*** Block opens ***

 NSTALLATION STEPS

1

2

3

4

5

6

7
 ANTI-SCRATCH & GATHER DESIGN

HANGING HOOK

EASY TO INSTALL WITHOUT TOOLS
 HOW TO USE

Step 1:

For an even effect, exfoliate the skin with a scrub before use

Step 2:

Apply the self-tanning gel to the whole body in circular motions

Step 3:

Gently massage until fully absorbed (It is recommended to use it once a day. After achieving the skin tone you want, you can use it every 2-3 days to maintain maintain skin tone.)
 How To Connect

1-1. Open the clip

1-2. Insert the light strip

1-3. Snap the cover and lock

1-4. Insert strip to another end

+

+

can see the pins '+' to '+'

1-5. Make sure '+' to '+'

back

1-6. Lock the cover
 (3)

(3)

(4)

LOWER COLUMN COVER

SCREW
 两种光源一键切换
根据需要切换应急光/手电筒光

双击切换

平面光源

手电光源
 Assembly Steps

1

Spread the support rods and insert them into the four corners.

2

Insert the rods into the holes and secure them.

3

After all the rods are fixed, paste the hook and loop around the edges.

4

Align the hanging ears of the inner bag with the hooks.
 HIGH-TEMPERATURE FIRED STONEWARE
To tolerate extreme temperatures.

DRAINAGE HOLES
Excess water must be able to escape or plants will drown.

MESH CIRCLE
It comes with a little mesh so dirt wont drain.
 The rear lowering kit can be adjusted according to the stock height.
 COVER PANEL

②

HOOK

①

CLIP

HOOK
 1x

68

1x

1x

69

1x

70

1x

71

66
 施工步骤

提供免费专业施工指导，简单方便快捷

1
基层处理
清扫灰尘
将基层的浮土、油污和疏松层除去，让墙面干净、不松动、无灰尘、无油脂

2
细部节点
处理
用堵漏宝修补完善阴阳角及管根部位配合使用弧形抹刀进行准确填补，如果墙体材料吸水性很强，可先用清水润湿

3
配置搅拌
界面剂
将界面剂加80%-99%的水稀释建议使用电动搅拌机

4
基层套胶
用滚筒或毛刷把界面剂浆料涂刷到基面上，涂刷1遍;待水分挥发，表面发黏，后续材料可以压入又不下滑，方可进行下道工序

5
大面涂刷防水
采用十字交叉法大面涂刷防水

*** Block closes ***

* **Task details**: Your task is to repeat the records exactly. Begin at their first line and stop after the line containing "can see the pins '+' to '+'".

* **Result**:
 NSTALLATION STEPS

1

2

3

4

5

6

7
 ANTI-SCRATCH & GATHER DESIGN

HANGING HOOK

EASY TO INSTALL WITHOUT TOOLS
 HOW TO USE

Step 1:

For an even effect, exfoliate the skin with a scrub before use

Step 2:

Apply the self-tanning gel to the whole body in circular motions

Step 3:

Gently massage until fully absorbed (It is recommended to use it once a day. After achieving the skin tone you want, you can use it every 2-3 days to maintain maintain skin tone.)
 How To Connect

1-1. Open the clip

1-2. Insert the light strip

1-3. Snap the cover and lock

1-4. Insert strip to another end

+

+

can see the pins '+' to '+'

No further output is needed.